Introduzione
I portachiavi Fiat vintage non sono semplici accessori, ma testimonianze tangibili di un'epoca d'oro dell'automobilismo italiano. Rappresentano un legame emotivo con il passato, evocando ricordi e passioni per le iconiche vetture Fiat che hanno motorizzato l'Italia e il mondo. Questo articolo esplora la storia dei portachiavi Fiat vintage, i modelli più iconici e il loro valore nel contesto del collezionismo automobilistico.
Storia del Marchio Fiat e dei Suoi Simboli
La Fiat (Fabbrica Italiana Automobili Torino) ha una storia ricca e profondamente intrecciata con quella dell'Italia. Fondata nel 1899, ha contribuito in modo significativo allo sviluppo industriale e culturale del paese. Il logo Fiat, evolutosi nel tempo, è un simbolo di innovazione e design italiano. I portachiavi vintage spesso riproducono i loghi storici, diventando oggetti di culto per gli appassionati.
Il Fascino dei Portachiavi Vintage
I portachiavi Fiat vintage incarnano un'epoca in cui l'automobile rappresentava un sogno accessibile e un simbolo di libertà. Realizzati con materiali resistenti come metallo, cuoio e smalto, questi oggetti erano progettati per durare nel tempo.

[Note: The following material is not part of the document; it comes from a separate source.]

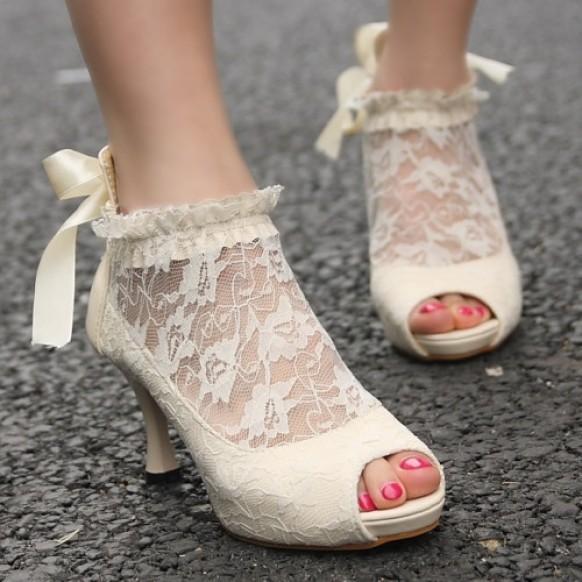 ea3e55295df Vintage Ivory Lace Wedding Pumps ♥ Cheap Wedding Shoes  1442470 ...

La loro estetica, spesso caratterizzata da linee semplici e colori vivaci, rifletteva lo stile degli anni '50, '60 e '70.
Modelli Iconici di Portachiavi Fiat Vintage
Fiat 500 "Topolino"
La Fiat 500 "Topolino", prodotta dal 1936 al 1955, è un'icona della motorizzazione di massa in Italia. I portachiavi dedicati a questo modello sono particolarmente ricercati dai collezionisti. Un giornalista inglese soprannominò la Fiat 500 "Topolino", paragonandola all’amatissimo Mickey Mouse per le sue forme compatte e simpatiche. Un nomignolo che entrò subito nel cuore di tutti.
Fiat 500 (Nuova 500)
La Nuova Fiat 500, lanciata nel 1957, è un simbolo del boom economico italiano. I portachiavi di questo modello, spesso realizzati in metallo cromato o smaltato, sono un omaggio al design innovativo di Dante Giacosa. Nel 1965 venne presentata la Nuova Fiat 500 F, erede della Fiat 500 D, che divenne la versione più venduta tra tutte le Cinquecento prodotte.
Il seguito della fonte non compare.